"Before the Coffee Gets Cold"
- Kendall Carroll
- Jan 13, 2024
- 2 min read
Before the Coffee Gets Cold by Toshikazu Kawaguchi
Translated by Geoffrey Trousselot
Book Club Pick
Pages: 272 Genre: literary fiction, magical realism
Rating: 3.5 Stars


There is a small, family-owned café in Tokyo that has served unique and carefully-brewed coffee for many years. But the café is known mostly for the legend that says one seat will give you the ability to go back in time. Before the Coffee Gets Cold follows four people who all have people they're hoping to talk to. What would you do if you could go back in time?
I'll say now that this review is very subjective. My feelings about this book are complicated, because I liked it in general. It reminded me a lot of They Both Die at the End, which I also really enjoy.

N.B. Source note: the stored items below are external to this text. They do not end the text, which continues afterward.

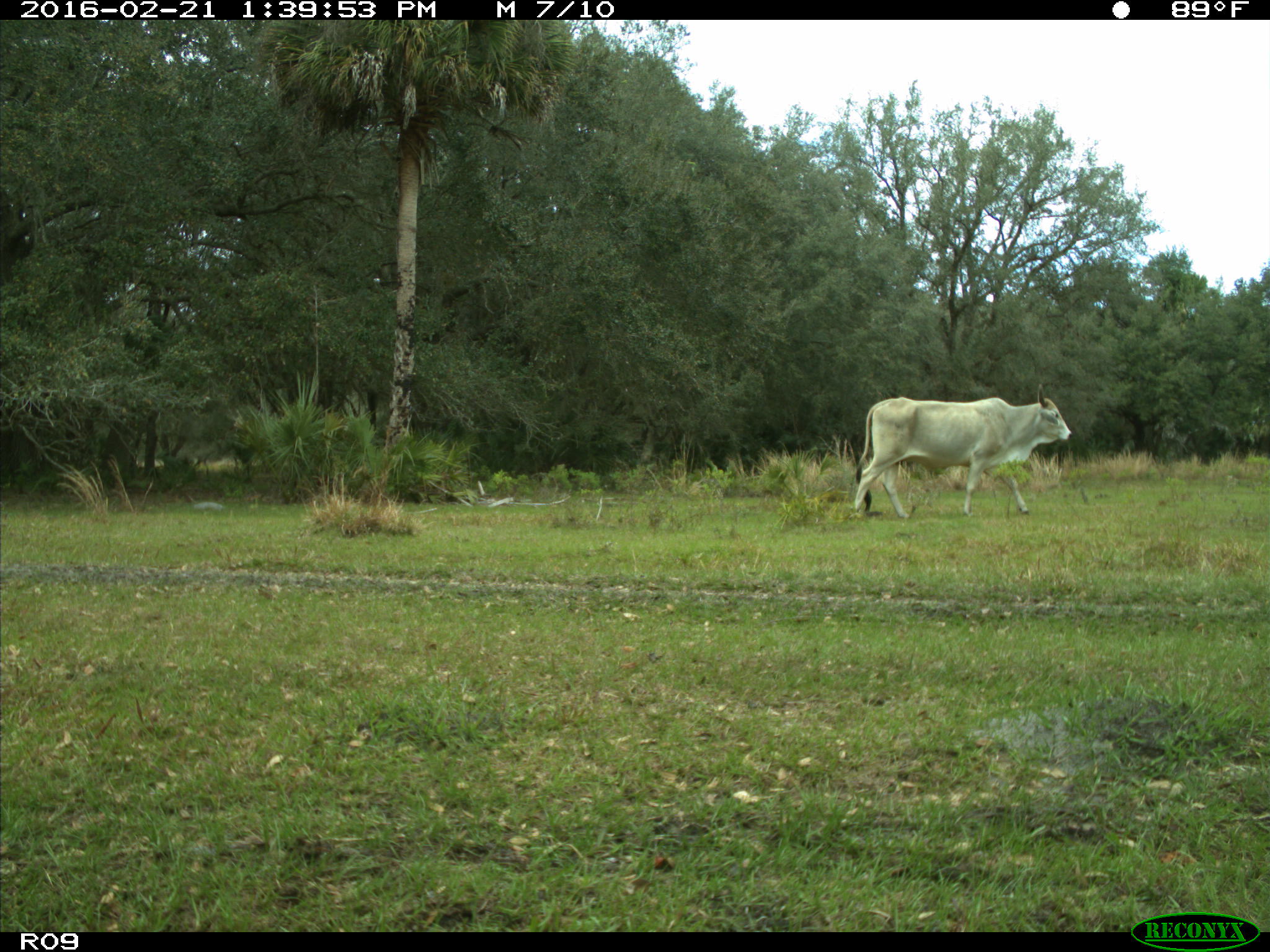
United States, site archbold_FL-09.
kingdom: Animalia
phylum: Chordata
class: Mammalia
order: Artiodactyla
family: Bovidae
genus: Bos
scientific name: Bos taurus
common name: domestic cow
Bos taurus (domestic cow).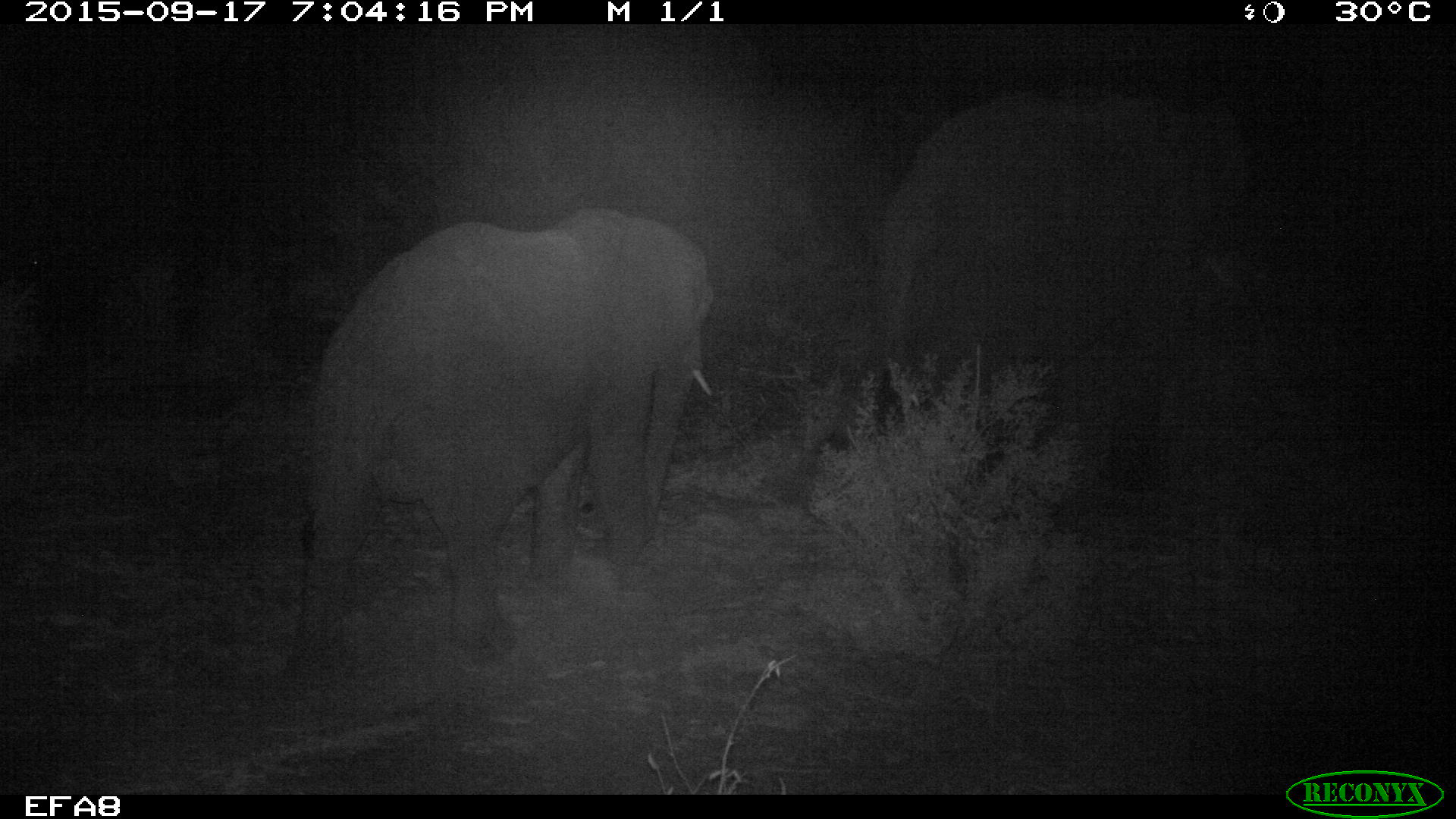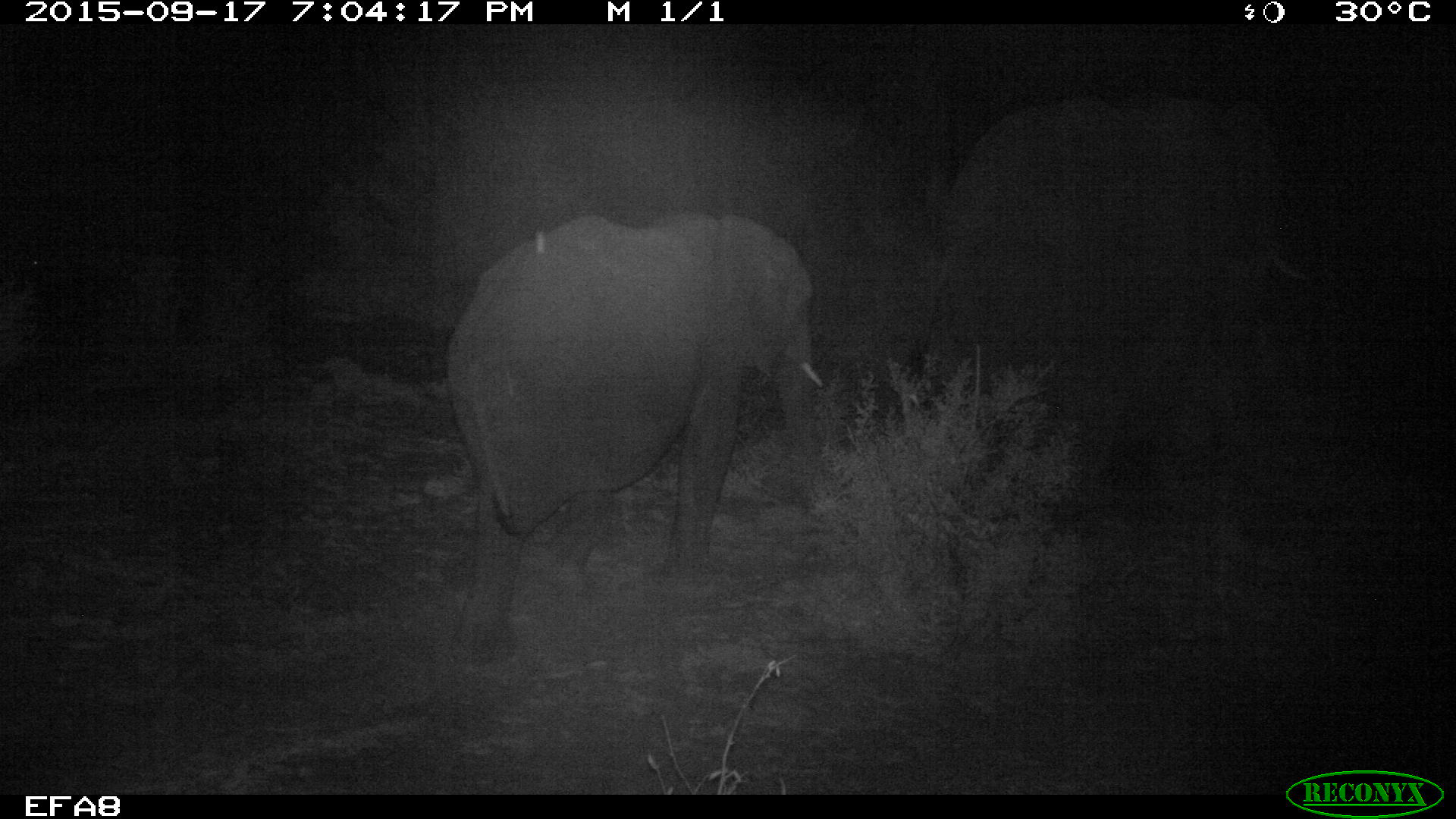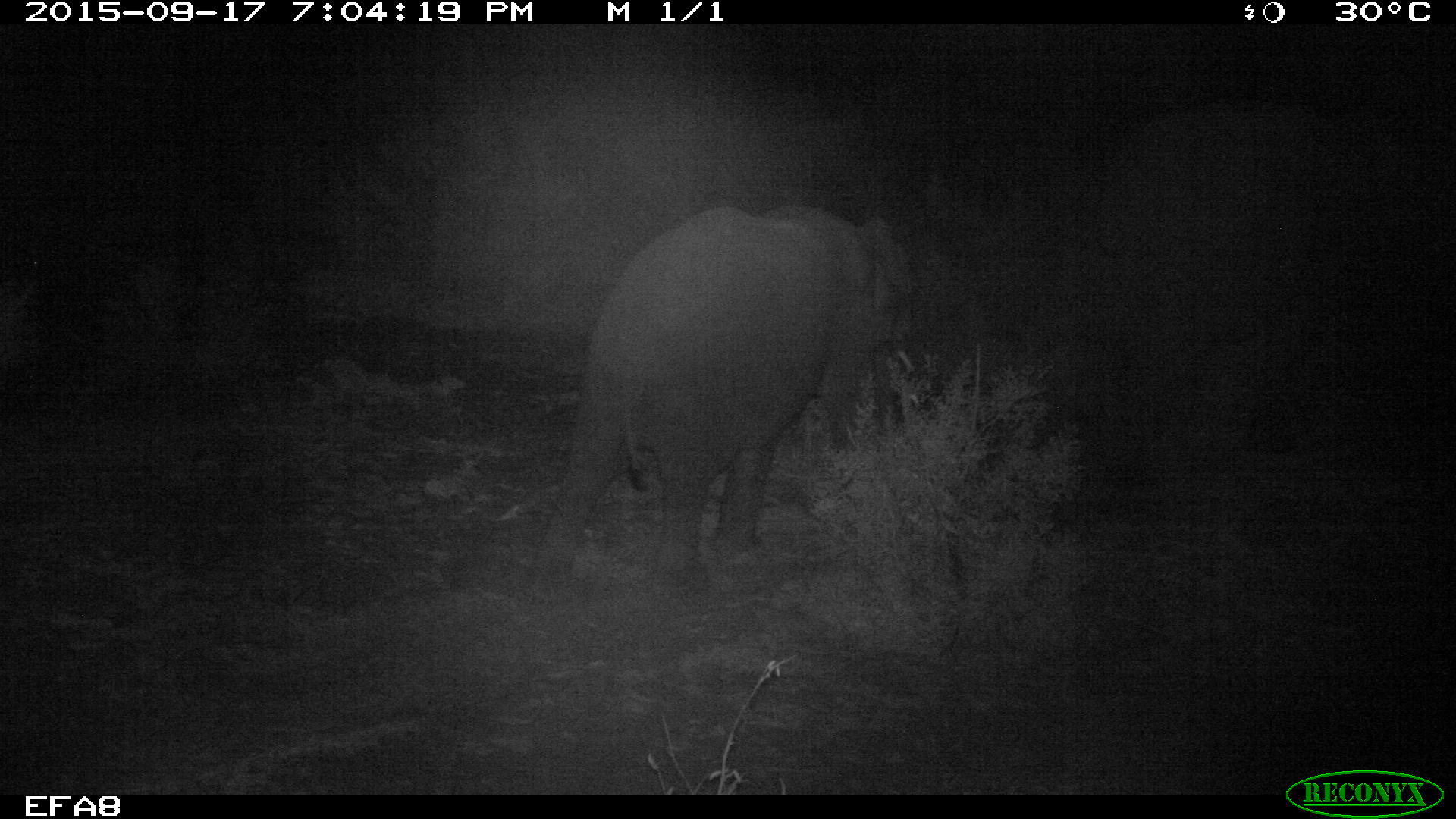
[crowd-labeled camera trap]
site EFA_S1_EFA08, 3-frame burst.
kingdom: Animalia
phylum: Chordata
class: Mammalia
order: Proboscidea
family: Elephantidae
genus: Loxodonta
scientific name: Loxodonta africana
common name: african bush elephant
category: elephant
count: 2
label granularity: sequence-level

I like books where there's a magic system that no one is trying to solve but is being used to teach the main characters something about love and being human. Something about that will always appeal to me, even if the execution is questionable.

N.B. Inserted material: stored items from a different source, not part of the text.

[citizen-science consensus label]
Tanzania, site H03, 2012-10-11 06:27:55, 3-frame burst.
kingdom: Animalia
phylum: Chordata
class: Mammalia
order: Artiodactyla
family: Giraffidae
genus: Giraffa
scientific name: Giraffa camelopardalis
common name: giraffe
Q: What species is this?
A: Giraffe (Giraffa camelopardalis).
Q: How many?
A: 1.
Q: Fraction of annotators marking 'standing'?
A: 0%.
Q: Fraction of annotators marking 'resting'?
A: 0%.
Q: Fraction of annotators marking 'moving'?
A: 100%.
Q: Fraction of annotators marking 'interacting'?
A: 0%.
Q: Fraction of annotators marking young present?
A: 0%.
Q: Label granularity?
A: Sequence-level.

And questionable it was. If I review the book with logic instead of emotion, the whole thing read a bit too conservative and misogynistic for my taste.
Of the four stories, the second one was definitely the best. The first and third were okay — the first was bland and expositional and the third's ending fell flat. It was the fourth one was a little bit too pro life and led me straight to other Goodreads reviews, which is when I really put together the whole "conservative and misogynistic" thing.
Objectively, I should probably not like this book that much. I definitely wasn't filled with the desire to read the others, and I might not come back to it for a while. But, when taken at face value, I did enjoy reading the stories. It was easy to get emotionally invested in them, and a few of the characters were interesting enough to make me really care.
I might not recommend the book to anyone else, but I personally don't regret the time spent having read the book.